I'm trying to decide between two kinds of abstracts for an article I prepare.
- One mentions by name, goal and principle the well-studied, often taught, and commonly used theoretical construction I start from; tells I propose dual smurfs (one large, one small) rather than the usual single smurf, and that I get the benefits of both large and small smurf, with practical applications.
- The other eats like 180 words (out of the recommended 150--250) to introduce some notation¹, then my dual smurfs, an extra variable, two new formulas describing the modified relations. I hope it could trigger a "that could work!" feeling in the target readership. But I have to severely trim the rest.
I fail to find a middle ground: it's either deferring meaningful explanation of the how to the body of the article, or spending most of the limited space/attention span for a basic exposition.
Some context: I'm an engineer using cryptography professionally, not an academic. I only previously wrote one article as a single author², back in 1999. I now have a quite different idea, hopefully improving a well-studied, often taught, and commonly used theoretical construction. I plan to first post my article on a specialized preprint website, with three goals:
- Raise interest of academics in the field to either get a summary refutation, or find a coauthor mastering more advanced proof techniques than I do, to get more precise security reduction.
- Make a disclosure that prevents others from filing patent (I won't). That goal complicates privately circulating the article, since the few academics I know in the field tend to have ties to the industry.
- If possible get published in a top conference.

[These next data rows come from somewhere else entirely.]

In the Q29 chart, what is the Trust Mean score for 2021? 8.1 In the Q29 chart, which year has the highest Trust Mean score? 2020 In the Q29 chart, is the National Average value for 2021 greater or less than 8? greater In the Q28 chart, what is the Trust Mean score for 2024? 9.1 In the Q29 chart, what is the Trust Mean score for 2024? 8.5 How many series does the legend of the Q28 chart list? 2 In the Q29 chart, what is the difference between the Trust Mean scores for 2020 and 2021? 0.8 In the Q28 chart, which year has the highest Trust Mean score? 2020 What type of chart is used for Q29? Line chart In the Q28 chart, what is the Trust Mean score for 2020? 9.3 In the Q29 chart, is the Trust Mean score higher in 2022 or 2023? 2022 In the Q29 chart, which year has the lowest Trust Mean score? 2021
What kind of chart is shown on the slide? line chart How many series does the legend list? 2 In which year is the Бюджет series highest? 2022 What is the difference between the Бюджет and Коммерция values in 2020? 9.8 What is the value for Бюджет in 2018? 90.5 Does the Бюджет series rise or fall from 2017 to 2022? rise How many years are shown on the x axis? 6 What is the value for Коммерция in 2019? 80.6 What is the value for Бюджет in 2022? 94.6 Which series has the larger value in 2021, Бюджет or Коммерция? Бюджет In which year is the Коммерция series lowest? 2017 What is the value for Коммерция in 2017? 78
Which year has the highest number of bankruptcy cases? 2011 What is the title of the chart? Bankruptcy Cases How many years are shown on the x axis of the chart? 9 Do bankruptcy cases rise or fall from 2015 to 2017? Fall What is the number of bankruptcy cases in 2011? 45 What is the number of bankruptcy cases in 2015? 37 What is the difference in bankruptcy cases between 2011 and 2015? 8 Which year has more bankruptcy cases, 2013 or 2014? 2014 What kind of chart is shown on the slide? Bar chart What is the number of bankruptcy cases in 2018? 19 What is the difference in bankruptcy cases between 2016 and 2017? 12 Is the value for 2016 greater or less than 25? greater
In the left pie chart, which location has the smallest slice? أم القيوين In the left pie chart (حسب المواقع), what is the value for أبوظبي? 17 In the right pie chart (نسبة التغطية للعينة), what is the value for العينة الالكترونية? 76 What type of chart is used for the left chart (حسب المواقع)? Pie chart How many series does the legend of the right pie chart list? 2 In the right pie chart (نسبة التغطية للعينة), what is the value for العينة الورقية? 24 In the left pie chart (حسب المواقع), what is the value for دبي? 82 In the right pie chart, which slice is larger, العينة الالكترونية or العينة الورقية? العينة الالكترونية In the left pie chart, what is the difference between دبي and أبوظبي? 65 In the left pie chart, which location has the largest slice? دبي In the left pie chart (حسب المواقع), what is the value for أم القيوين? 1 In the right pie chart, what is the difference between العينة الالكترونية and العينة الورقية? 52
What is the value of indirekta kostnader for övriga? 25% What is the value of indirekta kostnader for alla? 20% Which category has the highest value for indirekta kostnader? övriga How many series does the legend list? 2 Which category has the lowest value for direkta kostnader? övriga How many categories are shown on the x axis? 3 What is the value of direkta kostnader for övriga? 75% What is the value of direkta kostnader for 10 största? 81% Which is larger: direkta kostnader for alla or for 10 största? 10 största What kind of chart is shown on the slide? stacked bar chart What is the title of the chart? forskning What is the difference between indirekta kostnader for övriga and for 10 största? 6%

The abstract matters to 1; less for 3, as I can change the abstract when I submit; not for 2.
¹ Four variables known to the target audience but under a plethora of notations and often two names, the usual smurf, one short formula on how the smurf relates to the variables.
² The attempt went well. LaTeX didn't kill me. I got published in a top-4 conference with peer-reviewed proceedings, then invited by academics to merge my material into an article in the reference journal of the field, sort of an obituary to the signature standard we had broken in significantly different ways.